Week 6: Multiple Regression
categorical variables in regression?
best to dummy code categorical variables (e.g., dummy coding = 0 and 1) (Dummy coding allows us to turn categories into something a regression can treat as having a high (1) and low (0) score.)
stepwise (variable selection)
both enters and removes variables simultaneously; leaves only the significant predictors --> each variable is entered in sequence and its value assessed; if adding contributes to the model it is retained and all the other variables re-tested to see if they still contribute to the success; if they no longer contribute they are removed
how to deal with categorical predictor variables in multiple regression?
in general, a categorical variable with k levels will be transformed into k-1 variables each with two levels (e.g., if a categorical variable had six levels, then 5 dichotomous variables could be constructed that would contain the same information as the single categorical variable; dichotomous variables have the advantage that they can be directly entered into the regression model.)
consequence and solution of multicollinearity?
it leads to an unstable regression estimate; solution: omitting one of the IVs from the model
sequential/ hierarchical variable selection
items are entered in a given order based on theory, logic, or practicality; by block in SPSS (e.g., block 1: age, sex, education; block 2: 8 illness perceptions); --> researcher has greater control over the regression process (allows you to enter predictor variables in a specific order) -> used when researcher has an idea which predictors influence the DV (e.g., we might wish to control for demographic influences on adherence BEFORE examining IPQ variables)
level of measurement in multiple linear regression
continuos DV, predictor variable can be continuos or categorical
how does regression reports the mean?
reports only one mean (as an intercept) and the difference between that mean/intercept and the other mean
R-square interpretation multiple regression
the amount of variance explained by the predictors in the outcome of interest
homoscedasticity: meaning in linear regression
the residuals are equal across the regression line
advantages/disadvantages of enter method
(+) when the researcher does not know which IVs will create the best equation; we can assess the contribution made by each IV; (-) we may have a large number of IVs for the sample size; most of the IVs do not contribute
assumptions in multiple linear regression
(1) Normality - normally distributed residuals (2) No multicollinearity (3) Independence of errors (4) Homoscedasticity (5) Linearity
methods for selecting variables in a regression model:
(1) entry: default - all predictor variables; (2) selection procedures - to reduce the set of predictor variables; only retain the most important predictors
selection procedures (variable selection)?
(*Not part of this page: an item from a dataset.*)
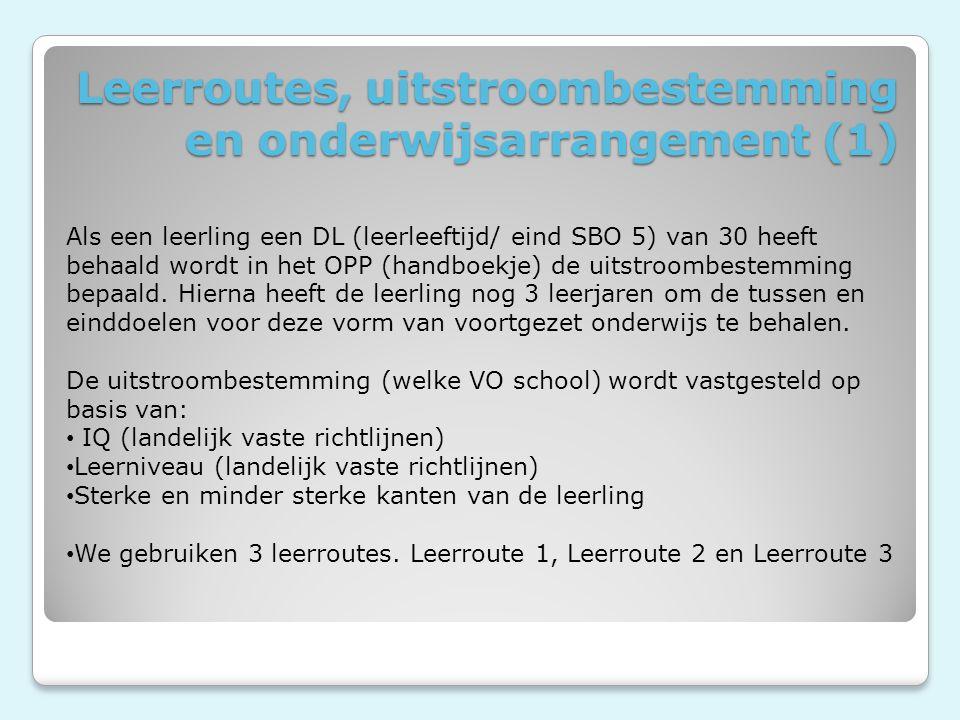 Leerroutes, uitstroombestemming en onderwijsarrangement (1) Als een leerling een DL (leerleeftijd/ eind SBO 5) van 30 heeft behaald wordt in het OPP (handboekje) de uitstroombestemming bepaald.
(1) statistical regression models: forward selection, backward elimination, and stepwise (2) sequential regression: hierarchical
report regression results in the text, what to include:
(a) Unstandardized or standardised slope (beta), whichever is more interpretable given the data (b) T-test (c) Corresponding significance level (d) Perhaps confidence interval (e) It is useful but not customary to report the percentage of variance explained along with the corresponding F-test
variable selection: statistical regression models
(i.e., forward selection, backward elimination, and stepwise) use of statistical criterion (e.g., variance explained) to select variables; takes many methodological decisions out of the hand of the researcher; ideal when there is no sound theoretical literature to base your model on
variable selection: sequential regression
(i.e., hierarchical) items are entered in a given order based on theory, logic or practicality; allows the researcher greater control over the regression process; used when the researcher has an idea as to which predictors may impact the dependent variable
linear regression with ordinal outcome (e.g., Likert Scale)
- If you have a large sample and can assume an underlying continuum, then assume the outcome is continuous --> linear regression - If you cannot, use non-parametric tests for continuous outcome (i.e., Kruskal Wallis & Mann Whitney) or ordinal regression
steps in conducting a regression analysis
1. Centre continuous variables, e.g., mean or a suitable value 2. Dummy code categorical variables 3. Decide on the regression method, e.g., enter 4. Run the analysis 5. Check the assumptions
how to check independence of errrors
Durbin-Watson statistic: values less than 1 or greater than 3 are cause for concern (a bit concern when not in range between 1.5 to 2.5)
backward elimination
Method of selecting variables for inclusion in the regression model that starts by including all independent variables in the model and then eliminating those variables not making a significant contribution to prediction. (e.g., removing the variable does not significantly decrease the amount of variance explained) -> proceeds to remove the non-significant variables one by one -> looks at all predictor variables together
multiple linear regression vs correlation (vs SLR)?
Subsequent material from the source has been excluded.